Prediction using Supervised Machine Learning

In this regression task I tried to predict the percentage of marks that a student is expected to score based upon the number of hours they studied.

This is a simple linear regression task as it involves just two variables.

# Importing the required libraries

``````# Importing the required libraries
from sklearn.model_selection import train_test_split
from sklearn.linear_model import LinearRegression
import matplotlib.pyplot as plt
import pandas as pd
import numpy as np
``````

# Reading the data from source

``````# Reading data from remote link
print("Data import successful")
``````

# Step 2 - Input data Visualization

``````# Plotting the distribution of scores
s_data.plot(x='Hours', y='Scores', style='o')
plt.title('Hours vs Percentage')
plt.xlabel('Hours Studied')
plt.ylabel('Percentage Score')
plt.show()
``````

From the graph we can safely assume a positive linear relation between the number of hours studied and percentage of score.

# Step 3 - Data Preprocessing

This step involved division of data into "attributes" (inputs) and "labels" (outputs).

``````X = s_data.iloc[:, :-1].values
y = s_data.iloc[:, 1].values
``````

# Step 4 - Model Training

Splitting the data into training and testing sets, and training the algorithm.

``````X_train, X_test, y_train, y_test = train_test_split(X, y, test_size=0.2, random_state=0)
regressor = LinearRegression()
regressor.fit(X_train.reshape(-1,1), y_train)

print("Training complete.")
``````

# Step 5 - Plotting the Line of regression

Now since our model is trained now, its the time to visualize the best-fit line of regression.

``````# Plotting the regression line
line = regressor.coef_*X+regressor.intercept_

# Plotting for the test data
plt.scatter(X, y)
plt.plot(X, line,color='red');
plt.show()
``````

# Step 6 - Making Predictions

Now that we have trained our algorithm, it's time to test the model by making some predictions.

For this we will use our test-set data

``````# Testing data
print(X_test)
# Model Prediction
y_pred = regressor.predict(X_test)
``````

# Step 7 - Comparing Actual result to the Predicted Model result

``````# Comparing Actual vs Predicted
df = pd.DataFrame({'Actual': y_test, 'Predicted': y_pred})
df
``````
``````#Estimating training and test score
print("Training Score:",regressor.score(X_train,y_train))
print("Test Score:",regressor.score(X_test,y_test))
``````

# Plotting the Bar graph to depict the difference between the actual and predicted value

``````# Plotting the Bar graph to depict the difference between the actual and predicted value

df.plot(kind='bar',figsize=(5,5))
plt.grid(which='major', linewidth='0.5', color='red')
plt.grid(which='minor', linewidth='0.5', color='blue')
plt.show(
``````

# Testing the model with our own data

``````# Testing the model with our own data
hours = 9.25
test = np.array([hours])
test = test.reshape(-1, 1)
own_pred = regressor.predict(test)
print("No of Hours = {}".format(hours))
print("Predicted Score = {}".format(own_pred))
``````

# Step 8 - Evaluating the model

The final step is to evaluate the performance of algorithm.

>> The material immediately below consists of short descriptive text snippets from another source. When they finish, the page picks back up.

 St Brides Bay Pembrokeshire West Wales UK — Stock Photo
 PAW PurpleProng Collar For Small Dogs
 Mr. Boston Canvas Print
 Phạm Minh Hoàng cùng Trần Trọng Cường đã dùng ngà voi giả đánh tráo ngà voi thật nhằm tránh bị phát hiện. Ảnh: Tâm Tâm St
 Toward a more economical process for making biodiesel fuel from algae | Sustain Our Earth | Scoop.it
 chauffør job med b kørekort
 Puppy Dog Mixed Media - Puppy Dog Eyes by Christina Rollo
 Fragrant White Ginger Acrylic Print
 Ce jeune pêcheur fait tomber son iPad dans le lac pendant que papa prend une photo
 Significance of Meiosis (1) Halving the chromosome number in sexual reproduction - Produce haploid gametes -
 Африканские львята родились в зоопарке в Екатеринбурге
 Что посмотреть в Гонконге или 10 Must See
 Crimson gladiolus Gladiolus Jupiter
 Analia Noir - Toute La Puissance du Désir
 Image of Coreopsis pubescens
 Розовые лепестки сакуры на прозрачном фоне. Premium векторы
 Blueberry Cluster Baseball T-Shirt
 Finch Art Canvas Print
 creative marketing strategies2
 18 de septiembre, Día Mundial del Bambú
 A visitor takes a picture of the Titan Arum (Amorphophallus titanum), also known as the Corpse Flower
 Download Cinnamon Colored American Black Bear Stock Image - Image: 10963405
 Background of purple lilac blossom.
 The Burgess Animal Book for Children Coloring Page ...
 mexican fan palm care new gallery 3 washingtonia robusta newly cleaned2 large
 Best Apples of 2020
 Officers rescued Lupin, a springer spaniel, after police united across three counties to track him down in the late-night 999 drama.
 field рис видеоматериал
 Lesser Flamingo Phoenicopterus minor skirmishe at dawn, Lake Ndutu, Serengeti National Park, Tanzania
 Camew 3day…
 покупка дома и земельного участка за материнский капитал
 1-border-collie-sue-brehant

This step is particularly important to compare how well different algorithms perform on a particular dataset. Here different errors have been calculated to compare the model performance and predict the accuracy.

``````from sklearn import metrics
print('Mean Absolute Error:',metrics.mean_absolute_error(y_test, y_pred))
print('Mean Squared Error:', metrics.mean_squared_error(y_test, y_pred))
print('Root Mean Squared Error:', np.sqrt(metrics.mean_squared_error(y_test, y_pred)))
print('R-2:', metrics.r2_score(y_test, y_pred))
``````

Mean Absolute Error: 4.183859899002975
Mean Squared Error: 21.598769307217406
Root Mean Squared Error: 4.647447612100367
R-2: 0.9454906892105355
R-2 gives the score of model fit and in this case we have R-2 = 0.9454906892105355 which is actually a great score for this model.

I was successfully able to carry-out Prediction using Supervised ML task and was able to evaluate the model's performance on various parameters.